__Texto de opinião__:
####
Opinião
Ventura parece uma barata tonta
A atual situação da pandemia, a disputa interna no PSD e a ameaça de crise política nos Açores são alguns dos temas abordados por Luís Marques Mendes no habitual espaço de comentário na SIC.
O ESTADO DA PANDEMIA
1. Há razões para precaução, sem dúvida. Mas não há razão para histeria. Muito menos para uma certa dramatização como o Governo fez esta semana, pensando que politicamente a pandemia lhe dá jeito. Faz algum sentido tomar decisões apenas uma semana depois do Infarmed? São duas semanas de especulação. Tudo muito artificial. Os números mostram isso mesmo. Vejamos:
· Primeiro: se compararmos a situação de hoje com a mesma realidade de há um ano constatamos: temos cerca de 1/5 dos internados de há um ano, seja em internamento geral, seja em UCI; e temos cerca de 1/6 do número de óbitos no mesmo dia do ano passado. Tudo por efeito da vacinação.
· Segundo: o mesmo se diga da nossa comparação com a Europa. Há países que estão a decretar restrições. Alguns até a confinar. Mas estão a fazê-lo porque o agravamento da sua situação se deve a baixas taxas de vacinação. É o caso da Áustria, da Alemanha, da Letónia, da Croácia ou da República Checa. Não é o caso de Portugal. A nossa alta taxa de vacinação protege-nos muito sobretudo de doença grave e de morte.
2. Claro que o nosso número de infeções está a subir. Sobretudo na população jovem. Mesmo assim, estamos a menos de metade do número de casos do ano passado. Compreende-se, porém, alguma preocupação. Estamos a chegar ao Inverno e ao Natal. Por isso, o Governo vai tomar medidas. Mas há que dizer:
· Há medidas que se justificam: acelerar a vacinação; aumentar a testagem e recomendar os auto-testes, uma ou duas vezes por semana e no Natal; alargar a obrigação do uso de máscara em recintos fechados; reforçar o controle de fronteiras; multiplicar a exigência do Certificado Digital.
· Mas há medidas que, de todo, não se justificam: restrições de circulação; restrições de lotações; restrições em restaurantes, centros comerciais ou similares; reposição da obrigatoriedade do teletrabalho.
Esperemos que haja bom senso. Precaução, sim; histeria e dramatização, não.
####
__Registos de dados__:
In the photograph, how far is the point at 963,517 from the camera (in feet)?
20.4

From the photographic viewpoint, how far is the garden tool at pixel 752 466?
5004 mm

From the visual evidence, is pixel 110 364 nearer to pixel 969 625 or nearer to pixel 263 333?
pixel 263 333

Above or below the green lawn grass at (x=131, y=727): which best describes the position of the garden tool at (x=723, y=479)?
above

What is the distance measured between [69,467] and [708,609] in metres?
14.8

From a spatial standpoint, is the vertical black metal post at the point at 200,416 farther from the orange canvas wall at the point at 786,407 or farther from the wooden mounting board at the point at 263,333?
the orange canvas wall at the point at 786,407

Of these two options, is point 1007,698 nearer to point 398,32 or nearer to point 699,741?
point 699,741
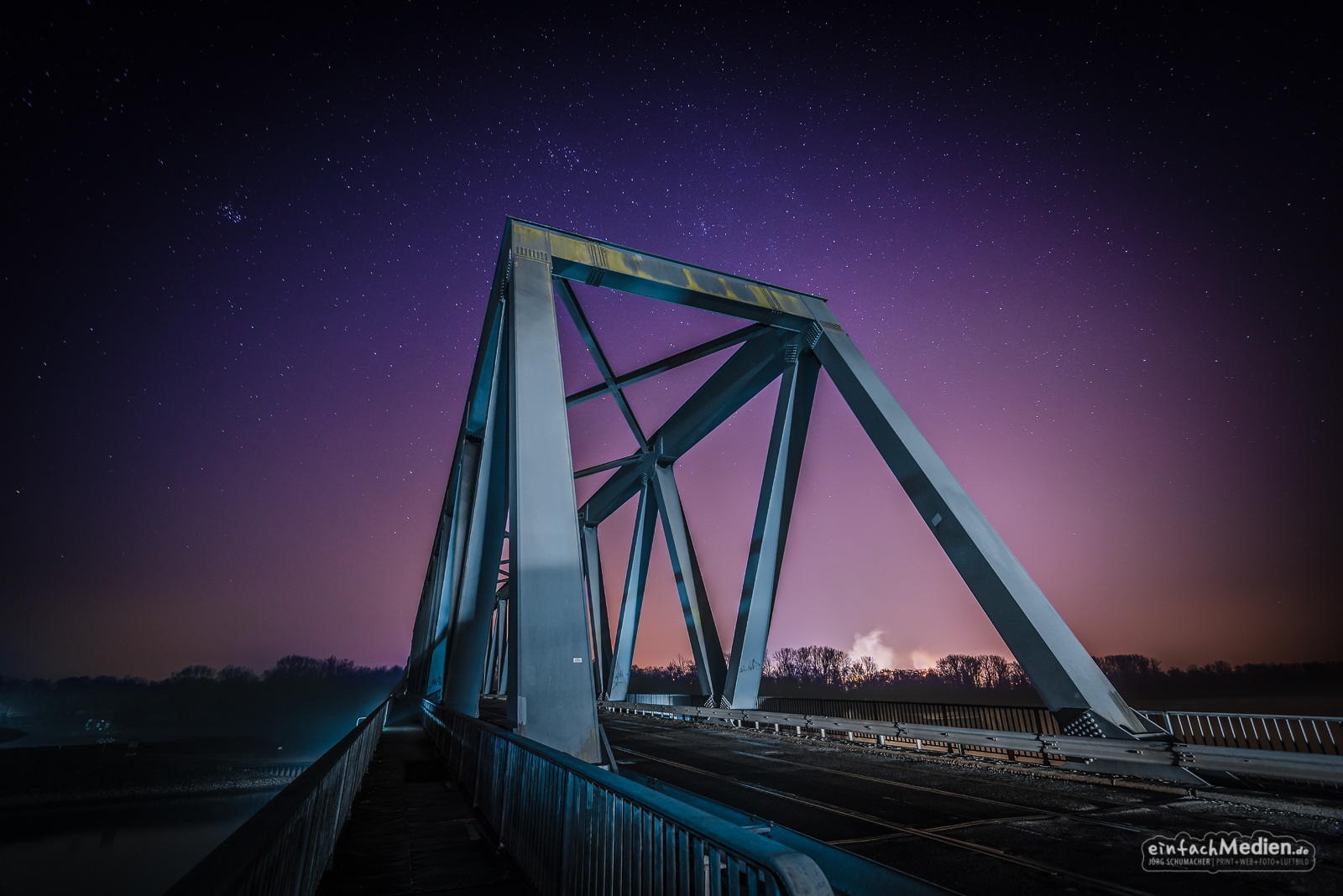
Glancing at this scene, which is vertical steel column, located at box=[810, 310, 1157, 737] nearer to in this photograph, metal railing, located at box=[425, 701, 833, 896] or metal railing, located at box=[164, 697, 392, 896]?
metal railing, located at box=[425, 701, 833, 896]

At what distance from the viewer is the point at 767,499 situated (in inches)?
662

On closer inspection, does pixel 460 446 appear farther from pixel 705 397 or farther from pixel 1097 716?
pixel 1097 716

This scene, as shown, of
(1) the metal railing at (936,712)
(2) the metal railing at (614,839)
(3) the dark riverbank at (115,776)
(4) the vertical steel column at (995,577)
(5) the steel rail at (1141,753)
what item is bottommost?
(3) the dark riverbank at (115,776)

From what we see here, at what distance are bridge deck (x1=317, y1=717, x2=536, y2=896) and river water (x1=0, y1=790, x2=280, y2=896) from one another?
75.0 m

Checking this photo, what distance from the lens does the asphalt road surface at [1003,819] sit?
4.22 metres

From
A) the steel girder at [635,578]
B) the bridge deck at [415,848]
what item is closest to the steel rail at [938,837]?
the bridge deck at [415,848]

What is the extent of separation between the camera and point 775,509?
55.1ft

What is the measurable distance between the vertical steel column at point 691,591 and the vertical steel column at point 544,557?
11661 millimetres

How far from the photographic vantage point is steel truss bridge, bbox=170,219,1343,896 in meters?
2.92

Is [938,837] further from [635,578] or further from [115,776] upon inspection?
[115,776]

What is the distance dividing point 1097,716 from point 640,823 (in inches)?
355

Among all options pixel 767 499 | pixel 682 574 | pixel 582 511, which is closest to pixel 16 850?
pixel 582 511

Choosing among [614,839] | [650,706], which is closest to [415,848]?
[614,839]

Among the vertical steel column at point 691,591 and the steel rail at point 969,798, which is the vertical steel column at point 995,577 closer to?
the steel rail at point 969,798
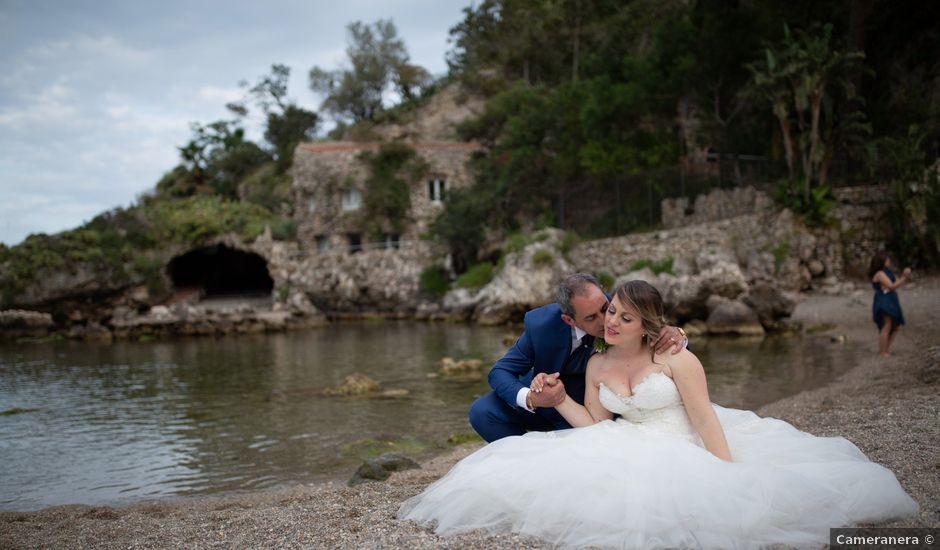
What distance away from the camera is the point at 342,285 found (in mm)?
36250

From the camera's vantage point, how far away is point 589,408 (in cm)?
518

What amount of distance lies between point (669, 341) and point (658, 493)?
1.05m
####
Transcreva literalmente o trecho do artigo de opinião que vai desde "2. Claro que" até "e dramatização, não.", inclusive. O material apresentado acima é independente do artigo de opinião.

2. Claro que o nosso número de infeções está a subir. Sobretudo na população jovem. Mesmo assim, estamos a menos de metade do número de casos do ano passado. Compreende-se, porém, alguma preocupação. Estamos a chegar ao Inverno e ao Natal. Por isso, o Governo vai tomar medidas. Mas há que dizer:
· Há medidas que se justificam: acelerar a vacinação; aumentar a testagem e recomendar os auto-testes, uma ou duas vezes por semana e no Natal; alargar a obrigação do uso de máscara em recintos fechados; reforçar o controle de fronteiras; multiplicar a exigência do Certificado Digital.
· Mas há medidas que, de todo, não se justificam: restrições de circulação; restrições de lotações; restrições em restaurantes, centros comerciais ou similares; reposição da obrigatoriedade do teletrabalho.
Esperemos que haja bom senso. Precaução, sim; histeria e dramatização, não.